Problema 1:
Le affermazioni seguenti concordano con l'articolo sul vertice di Bratislava? Per ciascuna rispondi sì o no, riportando testualmente le parole dell'articolo che lo stabiliscono.
(a) Quello di Bratislava è il primo vertice dei 27 senza la Gran Bretagna.
(b) Il referendum ungherese contro le quote obbligatorie è fissato per il 2 ottobre.
(c) Al termine del vertice di Bratislava è previsto che vengano prese delle decisioni.
Problema 2: Riscrivi il passo dell'articolo sul vertice di Bratislava che parte da "Sulla carta dovrebbe" e arriva fino a "a crescere notevolmente.", mettendo "ufficiale" al posto di "informale".

Documento di partenza:
Sulla carta dovrebbe essere un vertice informale, al termine del quale non è previsto che vengano prese delle decisioni. Di fatto quello che comincia oggi a Bratislava tra i capi di stato e di governo dei 27 – il primo senza la Gran Bretagna – potrebbe segnare l’inizio di una nuova Europa in cui il peso dei nazionalismi è destinato a crescere notevolmente.

Il discorso sullo stato dell’Unione tenuto mercoledì a Strasburgo da Jean Claude Juncker ha di fatto segnato la prima vittoria di Ungheria, Slovacchia, Polonia e repubblica Ceca, i quattro paesi del gruppo Visegrad da sempre contrari alle politiche di accoglienza dei migranti e decisi a rivendicare un peso maggiore all’interno dell’Unione. Rinunciando al principio della distribuzione obbligatoria dei profughi tra gli stati membri, e appellandosi invece alla solidarietà degli stessi, il presidente della Commissione Ue ha ceduto alle pretese dei paesi dell’Est al punto da rendere praticamente inutile il referendum contro le quote obbligatorie previsto per il 2 ottobre in Ungheria.

Sarà un caso, ma gli effetti non hanno tardato a farsi sentire. Stando infatti a quanto riportato ieri dall’agenzia Ansa, oggi il blocco di Visegrad sarebbe intenzionato a chiedere una revisione dei Trattati che governano l’Ue allo scopo di togliere potere alla Commissione per restituirlo agli stati. Sarebbe come imboccare a ritroso la strada percorsa fino a oggi, relegando l’istituzione guidata da Juncker a un puro e semplice ruolo di garanzia.

Una proposta che rischia di trovare alleati insospettabili (un anno fa, durante la crisi economica della Grecia, fu il ministro delle Finanze tedesco Wolfang Schauble a ipotizzare un ridimensionamento della Commissione Ue) e che giustamente preoccupa la presidente della Camera Laura Boldrini. «Dopo che i cittadini di uno stato membro si sono pronunciati per l’uscita dalla Ue – ha detto ieri – iniziare a fare queste richieste significa minare il corpo dell’Unione europea in un momento in cui dobbiamo essere capaci di guardare avanti».

Quella che si incontrerà oggi a Bratislava è quindi un’Europa acciaccata e divisa come non mai. Se da una parte ci sono infatti Ungheria, Polonia, Slovacchia e Cechia, dall’altra ci sono i paesi del Mediterraneo reduci dal vertice di Atene e portatori di richieste opposte a quelle di Visegrad per quanto riguarda i temi caldi, dall’economia ai migranti. Senza contare i paesi del nord Europa. Con la differenza che al fianco dei quattro di Visegrad si stanno schierando sempre più spesso anche Austria, Bulgaria e Romania. Colpisce, ad esempio, che mentre Juncker invocava a Strasburgo solidarietà per i migranti, il premier ungherese Viktor Orban ispezionava con il presidente bulgaro Boyko Borissov la rete di metallo innalzata da Sofia al confine con la Turchia proprio per fermare i profughi siriani. «Tutti devono capire che il futuro dell’Europa non si decide a Bruxelles, ma qui», è il messaggio che Orban ha voluto inviare ai colleghi europei.

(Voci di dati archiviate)
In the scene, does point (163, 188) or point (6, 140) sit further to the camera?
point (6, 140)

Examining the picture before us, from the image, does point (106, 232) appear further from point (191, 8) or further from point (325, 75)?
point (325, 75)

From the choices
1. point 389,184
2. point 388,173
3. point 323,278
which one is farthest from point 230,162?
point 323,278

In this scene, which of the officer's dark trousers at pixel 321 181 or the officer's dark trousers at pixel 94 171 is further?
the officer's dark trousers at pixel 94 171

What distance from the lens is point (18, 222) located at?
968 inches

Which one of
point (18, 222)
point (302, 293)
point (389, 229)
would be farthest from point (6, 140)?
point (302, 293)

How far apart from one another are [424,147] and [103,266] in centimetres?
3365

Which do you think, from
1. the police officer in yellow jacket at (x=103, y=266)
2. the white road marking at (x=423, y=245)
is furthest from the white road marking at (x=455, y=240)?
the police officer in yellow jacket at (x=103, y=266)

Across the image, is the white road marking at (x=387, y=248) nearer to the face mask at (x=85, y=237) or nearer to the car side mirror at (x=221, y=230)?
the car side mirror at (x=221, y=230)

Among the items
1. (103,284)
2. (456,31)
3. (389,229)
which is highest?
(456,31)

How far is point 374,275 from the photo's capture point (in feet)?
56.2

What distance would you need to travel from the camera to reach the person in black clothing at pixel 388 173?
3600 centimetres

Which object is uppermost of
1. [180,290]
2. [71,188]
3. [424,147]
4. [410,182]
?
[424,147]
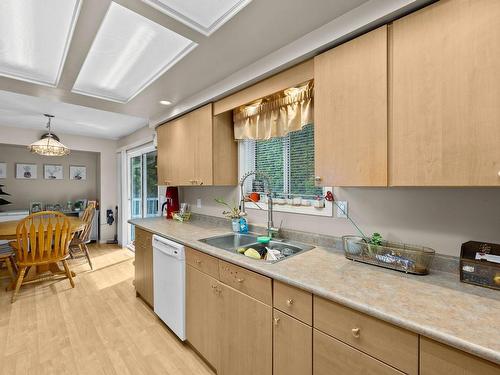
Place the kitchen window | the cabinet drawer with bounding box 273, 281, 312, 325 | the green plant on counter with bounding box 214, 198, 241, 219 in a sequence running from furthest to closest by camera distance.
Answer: the green plant on counter with bounding box 214, 198, 241, 219
the kitchen window
the cabinet drawer with bounding box 273, 281, 312, 325

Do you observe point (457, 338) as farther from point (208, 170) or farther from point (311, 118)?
point (208, 170)

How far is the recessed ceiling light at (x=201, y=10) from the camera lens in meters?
1.30

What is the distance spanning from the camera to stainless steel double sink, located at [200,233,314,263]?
70.9 inches

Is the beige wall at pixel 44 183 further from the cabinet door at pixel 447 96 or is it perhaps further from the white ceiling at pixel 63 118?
the cabinet door at pixel 447 96

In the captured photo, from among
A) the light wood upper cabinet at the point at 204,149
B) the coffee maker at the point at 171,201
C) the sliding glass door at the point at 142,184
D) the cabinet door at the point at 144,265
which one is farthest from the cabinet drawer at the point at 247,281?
the sliding glass door at the point at 142,184

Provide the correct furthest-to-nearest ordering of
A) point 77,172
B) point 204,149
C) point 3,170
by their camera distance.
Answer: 1. point 77,172
2. point 3,170
3. point 204,149

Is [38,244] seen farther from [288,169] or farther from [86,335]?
[288,169]

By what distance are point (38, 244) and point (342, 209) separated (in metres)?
3.56

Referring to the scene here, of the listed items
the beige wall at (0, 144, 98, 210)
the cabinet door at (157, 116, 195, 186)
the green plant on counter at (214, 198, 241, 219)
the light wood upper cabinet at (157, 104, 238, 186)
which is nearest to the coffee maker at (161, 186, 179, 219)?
the cabinet door at (157, 116, 195, 186)

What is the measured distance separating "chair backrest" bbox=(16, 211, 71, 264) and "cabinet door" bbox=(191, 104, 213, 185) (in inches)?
75.8

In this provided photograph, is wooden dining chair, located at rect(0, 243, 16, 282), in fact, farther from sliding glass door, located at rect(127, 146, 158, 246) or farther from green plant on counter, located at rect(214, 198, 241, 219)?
green plant on counter, located at rect(214, 198, 241, 219)

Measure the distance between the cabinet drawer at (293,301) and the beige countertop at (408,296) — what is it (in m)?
0.05

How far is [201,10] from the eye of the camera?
1363mm

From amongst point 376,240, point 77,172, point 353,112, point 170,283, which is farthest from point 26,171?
point 376,240
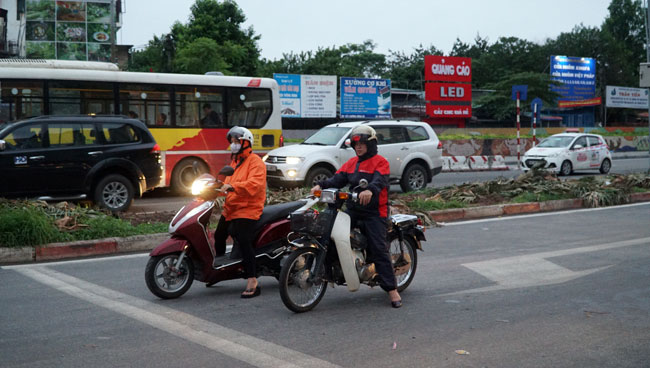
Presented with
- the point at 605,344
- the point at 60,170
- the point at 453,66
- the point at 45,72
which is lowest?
the point at 605,344

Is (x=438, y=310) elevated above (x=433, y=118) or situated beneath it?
situated beneath

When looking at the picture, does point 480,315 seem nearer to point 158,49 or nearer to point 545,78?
point 545,78

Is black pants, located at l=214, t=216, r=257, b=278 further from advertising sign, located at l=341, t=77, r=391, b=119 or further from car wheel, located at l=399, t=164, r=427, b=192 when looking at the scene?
advertising sign, located at l=341, t=77, r=391, b=119

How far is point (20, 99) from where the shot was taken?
13.9 m

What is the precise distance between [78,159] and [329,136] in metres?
5.83

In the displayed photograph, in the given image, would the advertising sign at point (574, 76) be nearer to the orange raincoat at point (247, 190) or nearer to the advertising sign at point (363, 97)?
the advertising sign at point (363, 97)

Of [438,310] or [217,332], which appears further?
[438,310]

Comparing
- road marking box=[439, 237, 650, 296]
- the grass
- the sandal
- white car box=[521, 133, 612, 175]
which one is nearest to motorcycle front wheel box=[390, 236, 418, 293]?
road marking box=[439, 237, 650, 296]

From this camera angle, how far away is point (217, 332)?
5.04 metres

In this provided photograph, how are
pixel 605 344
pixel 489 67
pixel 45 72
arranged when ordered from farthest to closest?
pixel 489 67 < pixel 45 72 < pixel 605 344

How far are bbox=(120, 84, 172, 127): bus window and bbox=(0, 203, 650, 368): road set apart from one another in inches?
311

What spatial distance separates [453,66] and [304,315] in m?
37.4

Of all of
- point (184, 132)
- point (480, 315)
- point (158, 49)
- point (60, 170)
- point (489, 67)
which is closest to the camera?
point (480, 315)

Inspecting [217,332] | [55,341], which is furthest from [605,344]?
[55,341]
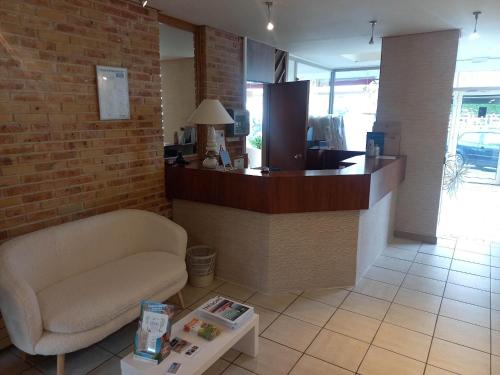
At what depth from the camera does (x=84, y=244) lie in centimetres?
259

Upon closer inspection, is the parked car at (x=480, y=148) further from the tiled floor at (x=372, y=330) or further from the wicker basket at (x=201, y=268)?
the wicker basket at (x=201, y=268)

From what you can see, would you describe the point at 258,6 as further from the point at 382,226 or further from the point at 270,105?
the point at 382,226

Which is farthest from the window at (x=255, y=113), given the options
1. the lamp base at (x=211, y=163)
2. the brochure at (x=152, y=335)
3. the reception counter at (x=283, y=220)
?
the brochure at (x=152, y=335)

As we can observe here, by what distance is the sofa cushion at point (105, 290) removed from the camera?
202 centimetres

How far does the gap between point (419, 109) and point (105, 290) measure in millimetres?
3853

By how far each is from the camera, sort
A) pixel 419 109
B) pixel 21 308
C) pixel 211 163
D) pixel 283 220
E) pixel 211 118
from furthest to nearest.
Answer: pixel 419 109 → pixel 211 163 → pixel 211 118 → pixel 283 220 → pixel 21 308

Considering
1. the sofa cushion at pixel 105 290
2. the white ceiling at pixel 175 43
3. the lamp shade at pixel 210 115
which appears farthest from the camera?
the white ceiling at pixel 175 43

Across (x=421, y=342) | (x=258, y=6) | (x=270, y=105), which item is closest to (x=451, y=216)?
(x=270, y=105)

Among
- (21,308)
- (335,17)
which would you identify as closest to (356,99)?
(335,17)

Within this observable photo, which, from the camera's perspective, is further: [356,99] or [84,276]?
[356,99]

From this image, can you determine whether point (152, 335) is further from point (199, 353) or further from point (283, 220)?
point (283, 220)

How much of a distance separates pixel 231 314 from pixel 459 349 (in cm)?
159

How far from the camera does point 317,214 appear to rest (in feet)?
9.96

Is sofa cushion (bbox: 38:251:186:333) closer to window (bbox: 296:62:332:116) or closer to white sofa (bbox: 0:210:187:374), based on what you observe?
white sofa (bbox: 0:210:187:374)
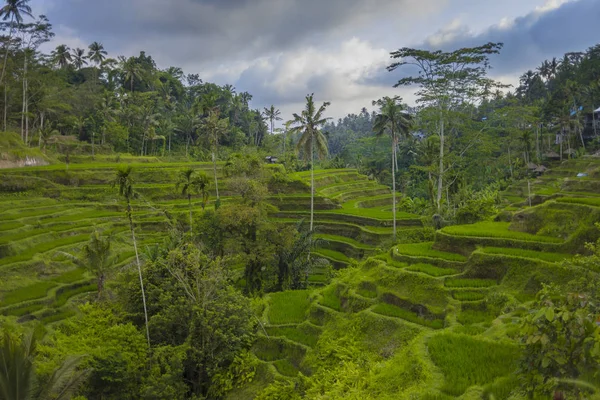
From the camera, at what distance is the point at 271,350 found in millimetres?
15805

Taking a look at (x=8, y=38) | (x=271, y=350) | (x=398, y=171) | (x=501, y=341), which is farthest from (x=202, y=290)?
(x=398, y=171)

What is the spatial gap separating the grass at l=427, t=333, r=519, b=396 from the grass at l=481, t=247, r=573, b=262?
587cm

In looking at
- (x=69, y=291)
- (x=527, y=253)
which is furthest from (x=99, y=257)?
(x=527, y=253)

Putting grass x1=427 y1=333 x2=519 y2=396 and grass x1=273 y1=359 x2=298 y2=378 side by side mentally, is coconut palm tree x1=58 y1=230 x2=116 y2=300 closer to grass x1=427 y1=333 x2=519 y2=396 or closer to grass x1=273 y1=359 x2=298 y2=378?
grass x1=273 y1=359 x2=298 y2=378

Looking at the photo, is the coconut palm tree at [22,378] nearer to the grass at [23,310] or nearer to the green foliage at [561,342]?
the grass at [23,310]

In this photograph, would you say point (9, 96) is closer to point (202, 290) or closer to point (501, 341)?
point (202, 290)

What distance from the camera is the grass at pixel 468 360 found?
7621 millimetres

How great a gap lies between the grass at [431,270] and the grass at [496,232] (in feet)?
7.14

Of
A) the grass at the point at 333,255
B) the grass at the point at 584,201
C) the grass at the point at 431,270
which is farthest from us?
the grass at the point at 333,255

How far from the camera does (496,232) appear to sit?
16141 mm

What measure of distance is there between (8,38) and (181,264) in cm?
4238

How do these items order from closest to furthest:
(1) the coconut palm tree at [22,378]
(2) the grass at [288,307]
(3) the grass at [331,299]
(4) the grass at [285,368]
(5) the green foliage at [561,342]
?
(5) the green foliage at [561,342] < (1) the coconut palm tree at [22,378] < (4) the grass at [285,368] < (3) the grass at [331,299] < (2) the grass at [288,307]

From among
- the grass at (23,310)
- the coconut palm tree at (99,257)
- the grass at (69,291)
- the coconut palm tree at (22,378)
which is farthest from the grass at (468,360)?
the grass at (69,291)

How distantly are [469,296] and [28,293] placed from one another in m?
20.5
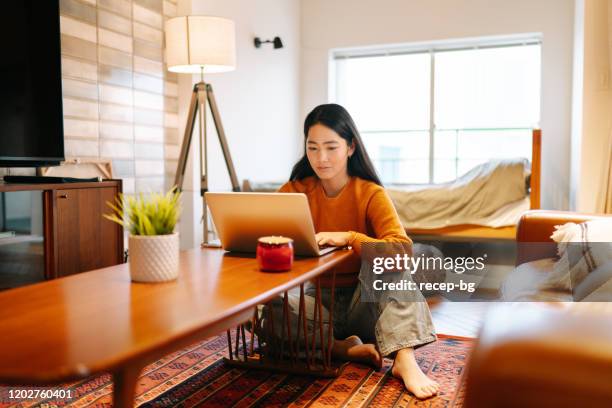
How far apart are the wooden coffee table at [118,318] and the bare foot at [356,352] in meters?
0.62

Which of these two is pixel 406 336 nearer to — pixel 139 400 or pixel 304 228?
pixel 304 228

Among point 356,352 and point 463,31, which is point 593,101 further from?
point 356,352

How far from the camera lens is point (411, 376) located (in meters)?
1.86

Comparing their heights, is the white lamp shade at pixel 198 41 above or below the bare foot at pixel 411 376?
above

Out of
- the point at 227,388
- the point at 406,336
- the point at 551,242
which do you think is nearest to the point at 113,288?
the point at 227,388

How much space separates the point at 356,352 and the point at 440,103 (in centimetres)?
377

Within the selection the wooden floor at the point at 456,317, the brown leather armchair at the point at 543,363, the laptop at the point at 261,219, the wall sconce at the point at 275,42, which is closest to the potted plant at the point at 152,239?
the laptop at the point at 261,219

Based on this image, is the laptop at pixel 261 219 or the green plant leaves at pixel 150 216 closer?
the green plant leaves at pixel 150 216

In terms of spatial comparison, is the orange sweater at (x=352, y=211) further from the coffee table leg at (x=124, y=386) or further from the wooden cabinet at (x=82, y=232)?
the coffee table leg at (x=124, y=386)

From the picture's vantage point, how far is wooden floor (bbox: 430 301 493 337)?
2610 millimetres

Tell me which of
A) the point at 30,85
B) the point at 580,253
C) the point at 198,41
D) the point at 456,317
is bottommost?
the point at 456,317

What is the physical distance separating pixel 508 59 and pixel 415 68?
0.82 m

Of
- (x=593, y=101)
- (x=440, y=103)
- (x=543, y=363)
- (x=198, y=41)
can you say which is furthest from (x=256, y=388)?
(x=440, y=103)

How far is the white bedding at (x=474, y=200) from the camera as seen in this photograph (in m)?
3.62
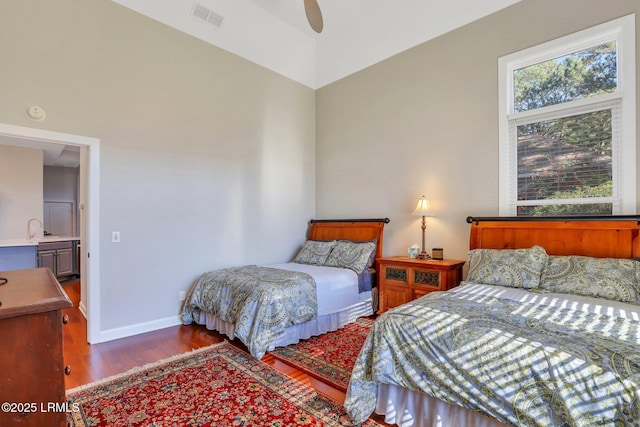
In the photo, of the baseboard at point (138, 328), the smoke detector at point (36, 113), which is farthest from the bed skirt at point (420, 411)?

Risposta 1:
(a) Sì: "il primo senza la Gran Bretagna"
(b) Sì: "il referendum contro le quote obbligatorie previsto per il 2 ottobre in Ungheria"
(c) No: "al termine del quale non è previsto che vengano prese delle decisioni"

Risposta 2:
Sulla carta dovrebbe essere un vertice ufficiale, al termine del quale non è previsto che vengano prese delle decisioni. Di fatto quello che comincia oggi a Bratislava tra i capi di stato e di governo dei 27 – il primo senza la Gran Bretagna – potrebbe segnare l’inizio di una nuova Europa in cui il peso dei nazionalismi è destinato a crescere notevolmente.